Re: “Are Americans happier than Donald Trump? Just look at the job figures” and “A more realistic way of measuring happiness in Trump’s America”, Have Your Say, September 10 and yesterday.
Aside from other inaccuracies, the US unemployment figures do not cover the agriculture sector. American farmers cannot be happy after China retaliated to Trump’s tariffs by imposing tax on their soybeans – about 60 per cent of US soybeans are exported to China.
Perhaps we shouldn’t be too optimistic over the latest US job figures, despite the tendency of mainstream media like Fox News and CNBC to present a brighter picture of the economy that favours President Trump.
The US Labour Bureau’s August employment figures actually show that 3,000 manufacturing jobs were lost, most of them from the auto sector, while the combined addition of 93,000 jobs that the government originally reported for May, June and July was revised down to 62,000.
Immigrant departures and employment restrictions mean many jobs previously filled by migrants are returning to Americans; these jobs are not newly created. This could also be the reason why there is a shortage of labour in the market.

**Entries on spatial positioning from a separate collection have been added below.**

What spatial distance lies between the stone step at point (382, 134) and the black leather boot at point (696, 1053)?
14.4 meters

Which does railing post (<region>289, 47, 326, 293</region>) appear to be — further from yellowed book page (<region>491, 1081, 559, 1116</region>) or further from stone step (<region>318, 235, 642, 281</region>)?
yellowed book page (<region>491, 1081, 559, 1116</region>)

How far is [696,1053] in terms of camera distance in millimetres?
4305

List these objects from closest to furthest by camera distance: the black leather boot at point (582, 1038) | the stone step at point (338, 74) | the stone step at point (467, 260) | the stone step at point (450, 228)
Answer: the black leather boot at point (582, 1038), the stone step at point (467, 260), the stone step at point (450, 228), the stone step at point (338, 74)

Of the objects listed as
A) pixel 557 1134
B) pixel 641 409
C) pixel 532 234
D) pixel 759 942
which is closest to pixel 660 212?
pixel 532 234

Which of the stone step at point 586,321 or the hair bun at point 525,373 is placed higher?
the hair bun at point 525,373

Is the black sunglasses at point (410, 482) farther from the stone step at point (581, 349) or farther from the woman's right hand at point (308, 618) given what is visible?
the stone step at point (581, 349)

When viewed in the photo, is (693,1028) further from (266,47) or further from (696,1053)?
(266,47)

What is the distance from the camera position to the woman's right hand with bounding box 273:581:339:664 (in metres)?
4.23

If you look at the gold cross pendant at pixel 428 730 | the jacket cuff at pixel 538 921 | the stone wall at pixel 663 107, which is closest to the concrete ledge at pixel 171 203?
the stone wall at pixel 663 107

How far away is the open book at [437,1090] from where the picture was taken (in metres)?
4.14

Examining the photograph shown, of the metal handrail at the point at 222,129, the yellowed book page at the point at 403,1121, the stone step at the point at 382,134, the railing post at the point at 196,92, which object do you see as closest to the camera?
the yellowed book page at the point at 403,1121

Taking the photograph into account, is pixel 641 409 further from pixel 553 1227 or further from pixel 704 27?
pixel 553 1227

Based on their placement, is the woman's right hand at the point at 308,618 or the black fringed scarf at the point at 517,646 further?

Donald Trump’s tactic of levying sanctions against any nation or person that gets in his way is weakening the status of the dollar as international reserve currency and accelerating the “de-dollarisation” process. To avoid sanctions, Russia and Iran are using yuan as petro-currency instead of dollars, and China is launching the Cross-border Interbank Payment System (CIPS) as an alternative to the Swift clearing system dominated by the US.
Import tariffs imposed by the US, especially on China, will eventually lead to slower economic growth as well as rising inflation in the US.
Those who are currently saying “Thank you, Donald!” are not just his supporters, but also the foes of the United States.